At the Hx Refactored conference a few weeks ago, Kate Brigham from Patients Like Me described the journey that a person takes when they experience a serious illness. The stages of the journey, which were mostly condition-agnostic, went from first experiencing symptoms, to searching for information and treatment, to ultimately accepting and living with the condition in a “new normal.” One important step Brigham pointed out was getting a diagnosis you believe. The wording here was deliberate, as many patients receive multiple incorrect diagnoses before arriving at the true one. Sometimes they know they’ve been misdiagnosed; other times, it’s a frustrating experience trying therapies that are expected to work but don’t.
Fast forward a week, and I found myself conducting mini-focus groups with people who have diabetes as part of a customer collaboration. Two of the participants illustrated for me first-hand the importance of a diagnosis you believe, and the potentially harmful health consequences of not believing the diagnosis.

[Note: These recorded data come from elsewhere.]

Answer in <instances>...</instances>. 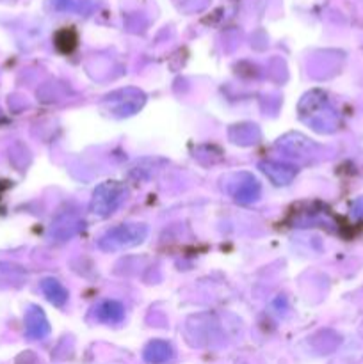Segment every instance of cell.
<instances>
[{
  "mask_svg": "<svg viewBox=\"0 0 363 364\" xmlns=\"http://www.w3.org/2000/svg\"><path fill=\"white\" fill-rule=\"evenodd\" d=\"M128 198V188L125 183L116 180H109L100 183L93 192V198L89 201V212L100 219H107L112 215Z\"/></svg>",
  "mask_w": 363,
  "mask_h": 364,
  "instance_id": "2",
  "label": "cell"
},
{
  "mask_svg": "<svg viewBox=\"0 0 363 364\" xmlns=\"http://www.w3.org/2000/svg\"><path fill=\"white\" fill-rule=\"evenodd\" d=\"M84 228V223L77 219L73 215H63L52 224V230H50V235L52 238H56L57 242H64L68 238H71L73 235H77V231Z\"/></svg>",
  "mask_w": 363,
  "mask_h": 364,
  "instance_id": "10",
  "label": "cell"
},
{
  "mask_svg": "<svg viewBox=\"0 0 363 364\" xmlns=\"http://www.w3.org/2000/svg\"><path fill=\"white\" fill-rule=\"evenodd\" d=\"M230 132H237V135H230L231 141H233L235 144H256L260 139V132L255 124H237V127L231 128Z\"/></svg>",
  "mask_w": 363,
  "mask_h": 364,
  "instance_id": "11",
  "label": "cell"
},
{
  "mask_svg": "<svg viewBox=\"0 0 363 364\" xmlns=\"http://www.w3.org/2000/svg\"><path fill=\"white\" fill-rule=\"evenodd\" d=\"M231 178L235 180V183H231V187L226 188L235 201L241 203V205H249V203L256 201L260 198V183L251 174L241 173L233 174Z\"/></svg>",
  "mask_w": 363,
  "mask_h": 364,
  "instance_id": "3",
  "label": "cell"
},
{
  "mask_svg": "<svg viewBox=\"0 0 363 364\" xmlns=\"http://www.w3.org/2000/svg\"><path fill=\"white\" fill-rule=\"evenodd\" d=\"M142 358L149 364H166L174 358V350L167 341L153 340L144 347Z\"/></svg>",
  "mask_w": 363,
  "mask_h": 364,
  "instance_id": "8",
  "label": "cell"
},
{
  "mask_svg": "<svg viewBox=\"0 0 363 364\" xmlns=\"http://www.w3.org/2000/svg\"><path fill=\"white\" fill-rule=\"evenodd\" d=\"M258 167L262 169V173L273 181L274 185L281 187V185H288L298 174V169L294 166H288L283 162H273V160H267V162H260Z\"/></svg>",
  "mask_w": 363,
  "mask_h": 364,
  "instance_id": "6",
  "label": "cell"
},
{
  "mask_svg": "<svg viewBox=\"0 0 363 364\" xmlns=\"http://www.w3.org/2000/svg\"><path fill=\"white\" fill-rule=\"evenodd\" d=\"M146 237H148V226L146 224H117V226L107 230L98 238V247L105 252L123 251V249H130L142 244Z\"/></svg>",
  "mask_w": 363,
  "mask_h": 364,
  "instance_id": "1",
  "label": "cell"
},
{
  "mask_svg": "<svg viewBox=\"0 0 363 364\" xmlns=\"http://www.w3.org/2000/svg\"><path fill=\"white\" fill-rule=\"evenodd\" d=\"M39 288H41L46 301H48L50 304L56 306V308H63V306L68 302V297H70L66 287H64L60 281L53 279V277H45V279H41Z\"/></svg>",
  "mask_w": 363,
  "mask_h": 364,
  "instance_id": "9",
  "label": "cell"
},
{
  "mask_svg": "<svg viewBox=\"0 0 363 364\" xmlns=\"http://www.w3.org/2000/svg\"><path fill=\"white\" fill-rule=\"evenodd\" d=\"M107 102L112 103V107H109L110 114L117 117L130 116L135 114L144 103V95L137 89H125V100H117L116 96H107Z\"/></svg>",
  "mask_w": 363,
  "mask_h": 364,
  "instance_id": "5",
  "label": "cell"
},
{
  "mask_svg": "<svg viewBox=\"0 0 363 364\" xmlns=\"http://www.w3.org/2000/svg\"><path fill=\"white\" fill-rule=\"evenodd\" d=\"M2 191H4V183L0 181V198H2Z\"/></svg>",
  "mask_w": 363,
  "mask_h": 364,
  "instance_id": "12",
  "label": "cell"
},
{
  "mask_svg": "<svg viewBox=\"0 0 363 364\" xmlns=\"http://www.w3.org/2000/svg\"><path fill=\"white\" fill-rule=\"evenodd\" d=\"M50 334V323L39 306H28L25 311V336L28 340H45Z\"/></svg>",
  "mask_w": 363,
  "mask_h": 364,
  "instance_id": "4",
  "label": "cell"
},
{
  "mask_svg": "<svg viewBox=\"0 0 363 364\" xmlns=\"http://www.w3.org/2000/svg\"><path fill=\"white\" fill-rule=\"evenodd\" d=\"M95 318L102 323L117 326L125 320V306L114 299H107L95 308Z\"/></svg>",
  "mask_w": 363,
  "mask_h": 364,
  "instance_id": "7",
  "label": "cell"
}]
</instances>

Mike and George both have Type 2 diabetes. While both had a family history, both were also slender and physically active. Both men made sure to point out that they were not typical diabetics. Mike even went so far as to say he doesn’t like shopping in the diabetes section at the drugstore because he feels it outs him as a diabetic when otherwise people wouldn’t suspect based on his appearance.
Due in part to their weight not fitting the typical diabetic profile, it took both Mike and George years to accept that they really had diabetes.
George said that when he first learned he had diabetes, the diagnosis did not “ring true.” He didn’t believe it. As a result, he said, “I managed diabetes poorly for a few years.”
Mike also didn’t believe his diagnosis at first. Although he was constantly thirsty, he wasn’t overweight and didn’t fit what he saw as the diabetes profile. He said he didn’t take care of himself in the years immediately following the diagnosis, and only took his diabetes seriously when a doctor finally told him he was putting his life in danger.
In both cases, the men intellectually understood what diabetes was and how to address it. Both of them have good levels of health literacy, access to health care resources, and a general interest in self-care. They also both felt that diabetes didn’t match their own situation. As a result of not feeling diabetes to be a true diagnosis, they mismanaged their own health for years after first being diagnosed.
There is a challenge here for health care providers and coaches. When we work with people who either don’t fit the typical profile for a condition or for some other reason aren’t ready to accept that they have a diagnosis, how can we help them arrive at the place of feeling the true diagnosis? And if we can’t get them there yet, how do we help them to make some of the necessary lifestyle changes anyway?